Reactionary Software / Needed - by fschmidt

Better Shell

Bash is the shell that I recommend. But it is far from ideal. It is old and clunky and is cryptic for writing shell scripts. But since modern culture is incapaple of making anything good, you should stick with Bash. But in this post I will describe my fantasy shell that won't be implemented.

One thing that Bash gets right is conceptual simplicity. And a key part of that is being completely typeless. No need for types like booleans, numbers, maps, lists, etc. Just byte streams and strings, nothing more. Tcl is another language with typeless simplicity. But the implementation of Tcl evolved from first implementing everything as strings, and then later having a hidden internal type system. An ideal shell would follow this example.

There should be 2 types: data and function. Data would be like in Bash - conceptually a byte stream or string. Functions should be like Elvish functions.

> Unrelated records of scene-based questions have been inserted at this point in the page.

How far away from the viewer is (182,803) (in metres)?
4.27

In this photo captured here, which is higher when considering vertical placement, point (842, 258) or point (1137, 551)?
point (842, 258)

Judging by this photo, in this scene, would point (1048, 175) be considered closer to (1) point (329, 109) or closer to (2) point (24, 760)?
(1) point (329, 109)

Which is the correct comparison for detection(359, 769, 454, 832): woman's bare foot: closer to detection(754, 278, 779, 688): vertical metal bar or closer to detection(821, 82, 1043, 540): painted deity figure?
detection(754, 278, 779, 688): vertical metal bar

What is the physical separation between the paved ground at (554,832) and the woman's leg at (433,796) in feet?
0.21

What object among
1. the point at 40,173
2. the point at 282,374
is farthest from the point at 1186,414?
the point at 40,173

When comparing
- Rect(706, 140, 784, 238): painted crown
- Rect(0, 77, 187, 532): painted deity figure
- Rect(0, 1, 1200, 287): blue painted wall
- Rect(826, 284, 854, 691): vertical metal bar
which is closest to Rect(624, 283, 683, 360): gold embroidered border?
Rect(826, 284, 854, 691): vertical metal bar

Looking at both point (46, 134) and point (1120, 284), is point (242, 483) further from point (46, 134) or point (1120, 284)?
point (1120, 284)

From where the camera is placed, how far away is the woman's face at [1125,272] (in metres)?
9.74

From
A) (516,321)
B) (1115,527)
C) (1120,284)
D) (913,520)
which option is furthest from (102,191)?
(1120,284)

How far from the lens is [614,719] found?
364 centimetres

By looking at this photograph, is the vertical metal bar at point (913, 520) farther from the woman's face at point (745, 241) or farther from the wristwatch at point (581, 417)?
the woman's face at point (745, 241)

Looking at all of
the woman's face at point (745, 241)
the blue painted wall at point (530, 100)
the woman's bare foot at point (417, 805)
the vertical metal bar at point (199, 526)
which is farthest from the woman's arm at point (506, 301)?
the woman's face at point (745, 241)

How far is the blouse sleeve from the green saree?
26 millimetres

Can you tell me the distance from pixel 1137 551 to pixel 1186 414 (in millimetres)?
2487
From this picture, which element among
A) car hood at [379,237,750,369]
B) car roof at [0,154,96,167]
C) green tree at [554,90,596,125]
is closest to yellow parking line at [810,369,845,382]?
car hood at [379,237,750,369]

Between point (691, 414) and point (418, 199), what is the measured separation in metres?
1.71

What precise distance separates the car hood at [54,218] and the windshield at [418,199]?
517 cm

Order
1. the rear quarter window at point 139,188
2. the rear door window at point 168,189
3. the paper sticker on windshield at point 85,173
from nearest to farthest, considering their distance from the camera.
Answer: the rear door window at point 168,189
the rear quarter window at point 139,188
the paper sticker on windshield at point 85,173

Output capture should be syntactically like Elvish as in (echo hi), not like Bash as in $(echo hi). Statements like if, while, etc should be implemented as built-in commands taking conditional arguments and function arguments like in Elvish. Conditional arguments should evaluate to the strings "true" or "false". Any other value is an error. Numeric expressions should use the same command/prefix syntax as everything else, like in Elvish.

One nasty quirk of Bash is that with whatever $(echo hello world), whatever gets passed 2 args "hello" and "world". For 1 arg, you must do whatever "$(echo hello world)". Elvish gets this right and doesn't require quotes. My shell is the same, and whatever (echo hello world) would pass 1 arg "hello world".

There is no need for Bash's <, >, or &. Instead of whatever <file do cat file | whatever. Instead of whatever >file do whatever | to file. Instead of whatever & do background {whatever}. This is conceptually simpler.

Variables also don't deserve special treatments in a shell language. Instead of NAME=Bob; echo $NAME do set NAME Bob; echo (get NAME). Don't tell me that this is too verbose. A shell language is not for writing big programs. And my way is conceptually simpler. It is also more flexible, allowing one to simulate arrays and maps like this:

set i 1 set a[(get i)] first echo (get a[(get i)])

Yes this is verbose. As Alan Kay said "Simple things should be simple; complex things should be possible.". This example is a complex thing for a shell.

I could go on, but you get the idea. Just show this page to any member of modern culture and see how much they hate it. That would be proof that this is a good idea. If you have an idea that would be even more hated than mine, then it would be a better idea. Anyway, no one is going to implement any of this. But this idea is at least an example of reactionary design.